= Source records =
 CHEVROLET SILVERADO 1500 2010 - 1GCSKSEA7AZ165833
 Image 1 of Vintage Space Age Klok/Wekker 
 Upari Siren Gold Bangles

...

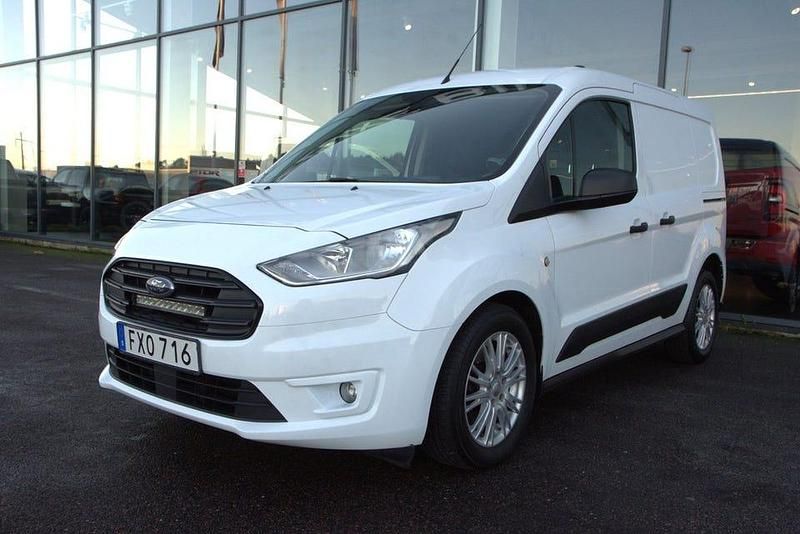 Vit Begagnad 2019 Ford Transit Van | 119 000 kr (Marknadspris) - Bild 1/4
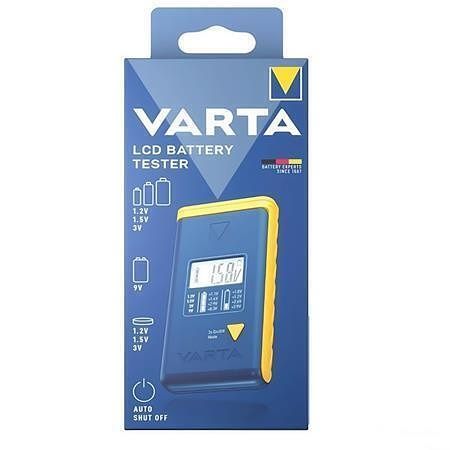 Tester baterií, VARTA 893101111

* * *

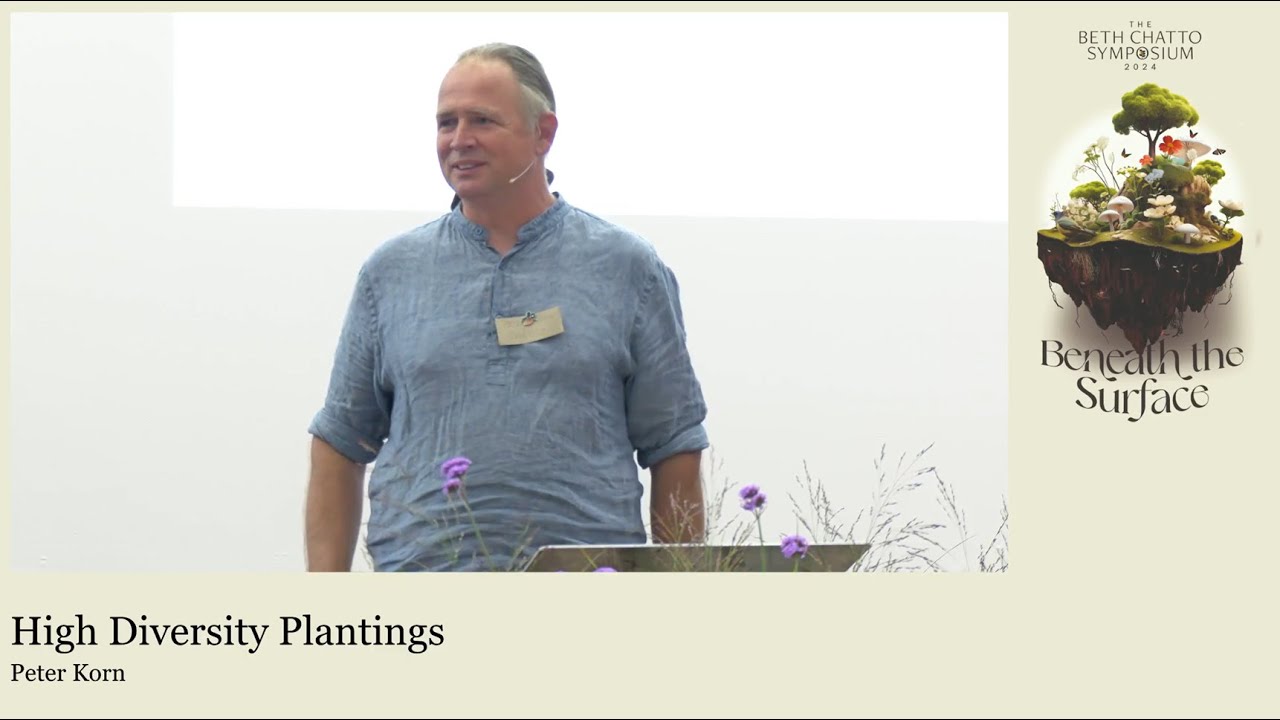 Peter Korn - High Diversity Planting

= Work task =
Return the stretch from the line containing "Vit Begagnad 2019" through the line containing "Tester baterií, VARTA 893101111", both included, word for word. Leave the pictures out of your answer.

= Exercise solution =
 Vit Begagnad 2019 Ford Transit Van | 119 000 kr (Marknadspris) - Bild 1/4
 Tester baterií, VARTA 893101111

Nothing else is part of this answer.